The author of two books on the Lincoln assassination takes another look at the aftermath.
Swanson (Manhunt: The 12-Day Chase for Lincoln’s Killer, 2006, etc.) focuses on two chains of events from the spring of 1865: the hunt for fleeing Confederate president Jefferson Davis, and the elaborate arrangements to return Lincoln’s body to Illinois for burial. Davis, informed by Robert E. Lee that his troops could no longer defend Richmond, sent his wife and their four children to safety, then followed a day later, taking his cabinet and much of the Confederate treasury with him. While details on Davis’s flight are sparse, Swanson’s other narrative gives him plenty of material, beginning with Lincoln’s visit to fallen Richmond and following events up to the night of his assassination.
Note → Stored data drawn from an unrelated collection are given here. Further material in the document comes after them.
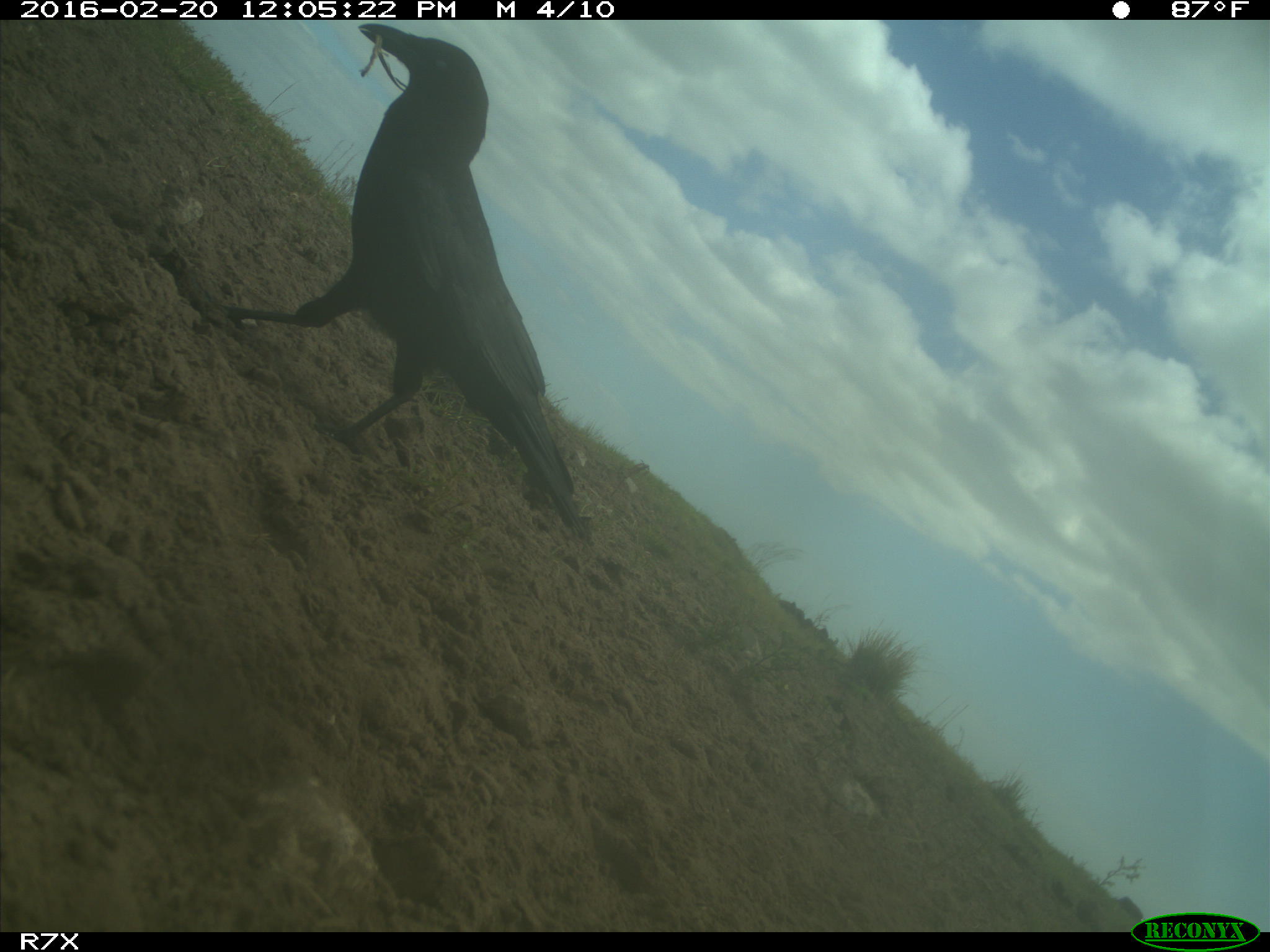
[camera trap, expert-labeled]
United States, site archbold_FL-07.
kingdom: Animalia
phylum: Chordata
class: Aves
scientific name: Aves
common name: birds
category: unidentified bird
The author then alternates between Davis’s harried journey and the arrangements for Lincoln’s funeral, the most elaborate of its time. Davis’s desperate and little-documented attempt to hold his defeated country together stands in striking contrast to the painstaking planning of the national farewell to the fallen Lincoln, who was effectively elevated to the status of a national saint. Most striking is the spread of the story that Davis, when captured, was wearing women’s clothing, which Swanson vigorously refutes. The latter part of the book, after Lincoln’s interment in Springfield, Ill., follows Davis, first imprisoned as a traitor, then freed after two years to prevent him from becoming a martyr to the Southern cause. His subsequent career was at first rocky, as he was forced for the first time in his life to work for a living. Eventually he was able to retire, thanks to a benefactor who willed him his Mississippi home where he lived until his death in 1889. In his final years, Davis became a living symbol of the lost cause. Swanson colorfully renders both parts of his narrative, although the details of Lincoln’s funeral procession become repetitious. However, Davis’s later life has been largely overlooked, and this is a useful corrective.
Less dramatic than the author’s previous work, but full of vigorous prose and dynamic stories about the period immediately following the end of the Civil War.